If you love helping people then medicine can be a good choice. But practicing
medicine has changed considerably in the last 10-20 years with managed care.
While I come from a family involved in medicine, I was always encouraged to
pursue my passion for computers instead because the rewards of being a doctors
are just not what they were. You might be painting a picture a bit too pretty
for the lifestyle of the average doctor.

------
davidu
Do both, like my doctor:
<http://www.nytimes.com/2008/04/15/health/15well.html?8dpc>

------
monological
You can look at it this way...

Taking the entrepreneurial path will equip you with a multi-faceted skill set,
kind of like a swiss army knife, and if all goes will, some money in the bank
too. In my opinion, you can use the skills and capital to develop a product or
service that could help people on a much larger scale. However, in the end, we
still need a doctor in the house. God knows you love it all...I suggest you
start asking Him what you really should be doing.

------
sonink
It seems like entrepreneurship is what you are really excited about, but
medicine appeals more to your altruistic self.

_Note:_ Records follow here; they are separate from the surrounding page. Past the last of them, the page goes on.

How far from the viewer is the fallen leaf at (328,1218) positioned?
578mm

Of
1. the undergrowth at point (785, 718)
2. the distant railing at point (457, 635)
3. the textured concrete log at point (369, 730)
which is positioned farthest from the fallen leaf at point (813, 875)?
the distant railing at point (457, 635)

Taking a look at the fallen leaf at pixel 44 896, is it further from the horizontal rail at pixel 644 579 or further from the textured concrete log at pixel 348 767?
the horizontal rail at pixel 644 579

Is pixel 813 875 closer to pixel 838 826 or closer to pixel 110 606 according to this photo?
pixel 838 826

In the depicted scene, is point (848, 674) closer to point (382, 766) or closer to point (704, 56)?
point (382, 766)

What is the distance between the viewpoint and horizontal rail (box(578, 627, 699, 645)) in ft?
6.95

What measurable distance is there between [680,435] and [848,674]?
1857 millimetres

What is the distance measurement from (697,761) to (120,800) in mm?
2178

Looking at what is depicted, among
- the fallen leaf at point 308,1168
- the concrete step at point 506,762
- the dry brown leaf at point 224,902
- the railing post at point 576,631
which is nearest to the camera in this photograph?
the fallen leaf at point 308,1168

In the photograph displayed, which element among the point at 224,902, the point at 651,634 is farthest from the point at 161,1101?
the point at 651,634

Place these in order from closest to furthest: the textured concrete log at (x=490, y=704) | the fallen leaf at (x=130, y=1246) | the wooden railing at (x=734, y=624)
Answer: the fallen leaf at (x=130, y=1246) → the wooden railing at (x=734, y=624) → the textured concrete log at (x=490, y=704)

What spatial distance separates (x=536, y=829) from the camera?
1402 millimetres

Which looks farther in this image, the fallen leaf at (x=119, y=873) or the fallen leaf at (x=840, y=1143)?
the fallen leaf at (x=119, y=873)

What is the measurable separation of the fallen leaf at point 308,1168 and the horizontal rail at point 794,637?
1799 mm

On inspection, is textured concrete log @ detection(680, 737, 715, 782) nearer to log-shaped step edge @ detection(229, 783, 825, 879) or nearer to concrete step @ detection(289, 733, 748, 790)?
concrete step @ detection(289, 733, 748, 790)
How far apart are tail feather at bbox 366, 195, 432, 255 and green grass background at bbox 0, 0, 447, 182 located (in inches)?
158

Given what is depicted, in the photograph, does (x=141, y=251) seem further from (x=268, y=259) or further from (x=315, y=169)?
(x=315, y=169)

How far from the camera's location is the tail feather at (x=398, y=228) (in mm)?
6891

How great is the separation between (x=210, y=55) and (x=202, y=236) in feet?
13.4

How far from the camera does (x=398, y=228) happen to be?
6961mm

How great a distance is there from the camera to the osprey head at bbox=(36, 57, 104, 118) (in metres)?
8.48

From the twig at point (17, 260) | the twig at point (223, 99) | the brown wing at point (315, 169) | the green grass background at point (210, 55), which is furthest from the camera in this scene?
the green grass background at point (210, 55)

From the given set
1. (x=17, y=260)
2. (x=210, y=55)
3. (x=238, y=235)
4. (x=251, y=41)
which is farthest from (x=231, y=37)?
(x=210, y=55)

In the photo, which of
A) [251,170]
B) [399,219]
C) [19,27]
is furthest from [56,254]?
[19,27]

Clearly, you should go for entrepreneurship - also there are going to be ample
opportunities in entrepreneurship to truly help people - possibly have a
bigger impact then you might have by studying medicine which will take care of
your altruistic leanings.

------
hpvic03
If you are successful as an entrepreneur you could do much more good with the
wealth you've created than you could as a doctor, even if you spent the rest
of your life helping people one on one.

That said, success is far from guaranteed.

------
iloveyouocean
Have you also posed this question to a Medical Forum? Of course the people
here are going to advocate entrepreneurship.

------
LPTS
You can probably have a bigger impact on health as an entrepreneur than a
doctor.

I'm working on a start up addressing the medication adherence problem. I think
a solution to a problem like that helps more people then an MD in most
circumstances would and represents the exciting lifestyle you love. I think
you got yourself a false dichotomy set up.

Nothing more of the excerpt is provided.